> **Reading passage**:

◇ ◇ ◇ ◇

I guess that makes us "cool", but really it just seems out of touch.

The implementation is 176 lines of code + some headers.

The sad part to me is that the original user asked "hey I need 
sema+signal" but we don't know the facility they really need, count of 
1?  count of 10? instead of just giving them a textbook CS semaphore we 
tell them to "build your own using our primitives".

At some point an OS has to grow up and realize that by doing everything 
its own way it's not making itself special, so much as limiting its 
acceptance.

>> Those consumers would then just have to roll their own.
>>
>> Wouldn't that lead to duplicate code?
>>
>>       176 sys/kern/kern_sema.c
>>
>> It's not really a lot of code.
>>
>>
>>> Using disown for lockmgr is something very dangerous which should not
>>> be used out of his specific case for the buffer cache. I really don't
>>> want to incourage its use out of that and I'm sure people can build
>>> very dangerous policies using it (this is just an example, but it
>>> explains my point, I think).

◇ ◇ ◇ ◇

> **Dataset content**:

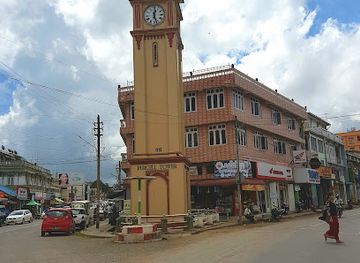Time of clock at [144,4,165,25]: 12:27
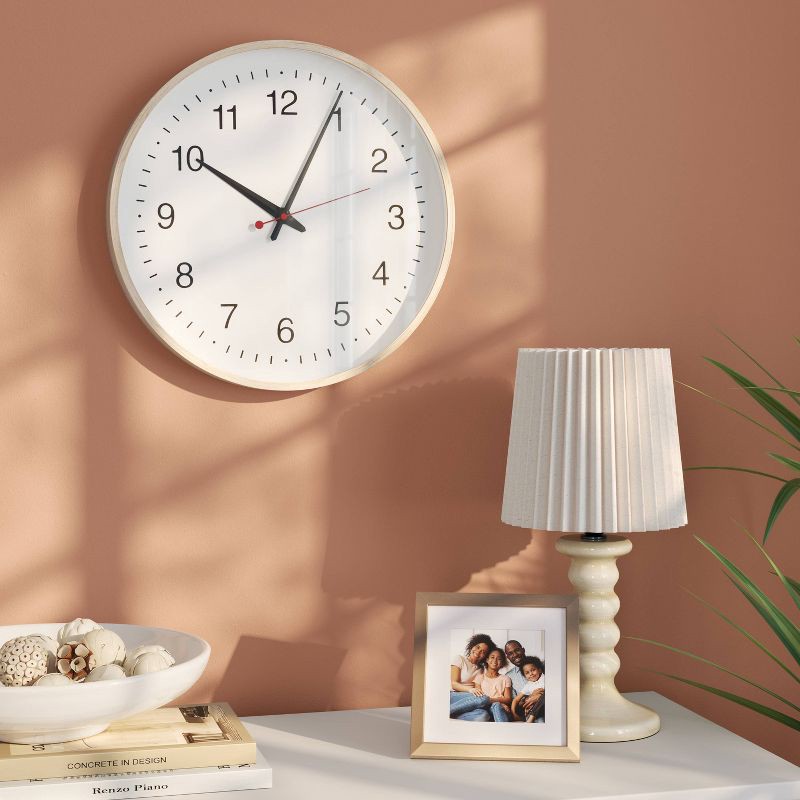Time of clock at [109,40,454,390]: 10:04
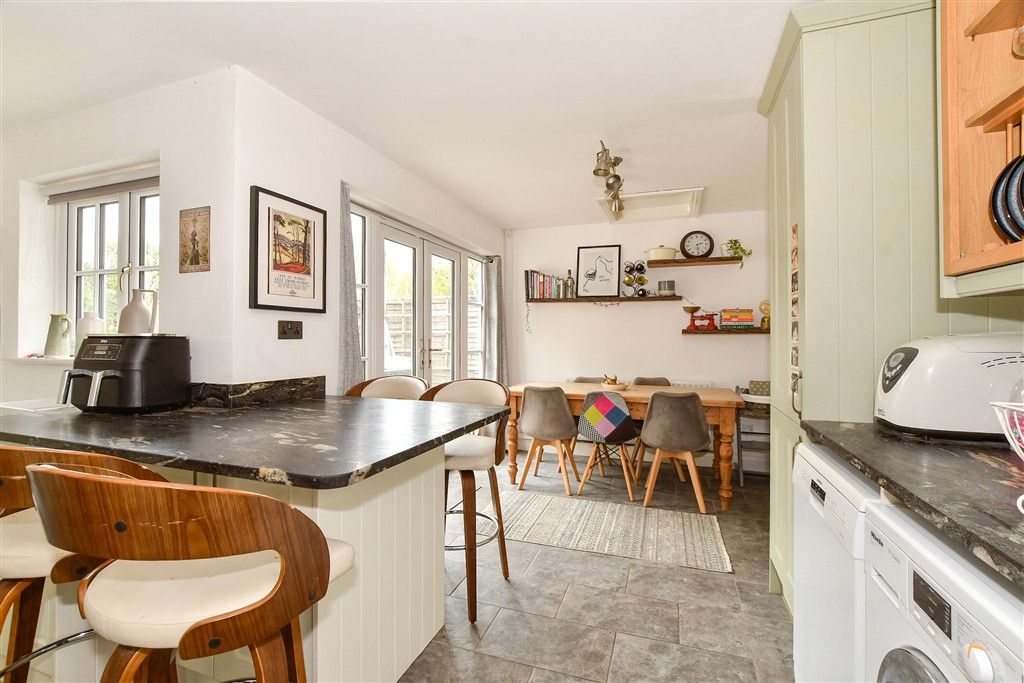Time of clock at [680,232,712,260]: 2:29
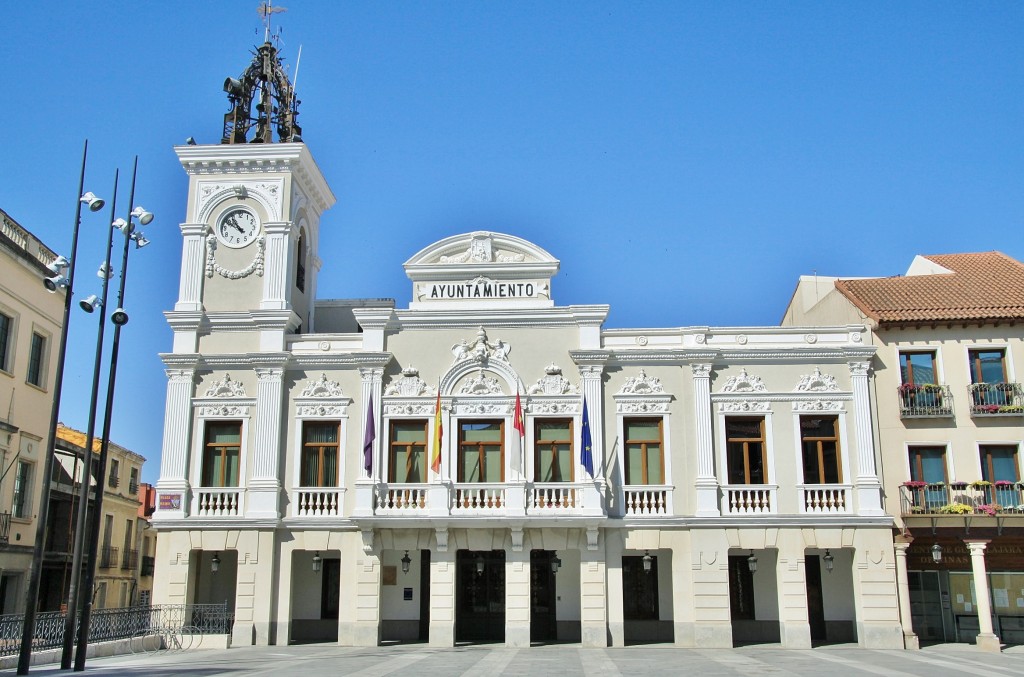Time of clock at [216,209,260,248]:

◇ ◇ ◇ ◇

> **Exercise objective**:
Please answer these questions on the semaphore discussion:
1. How many lines of code is the implementation said to be?
2. What did the original user ask for?
3. What use is described as very dangerous?
The listing isn't needed here.

> **Result of the task**:
1. 176 lines of code, plus some headers.
2. "sema+signal."
3. Using disown for lockmgr outside its specific case for the buffer cache.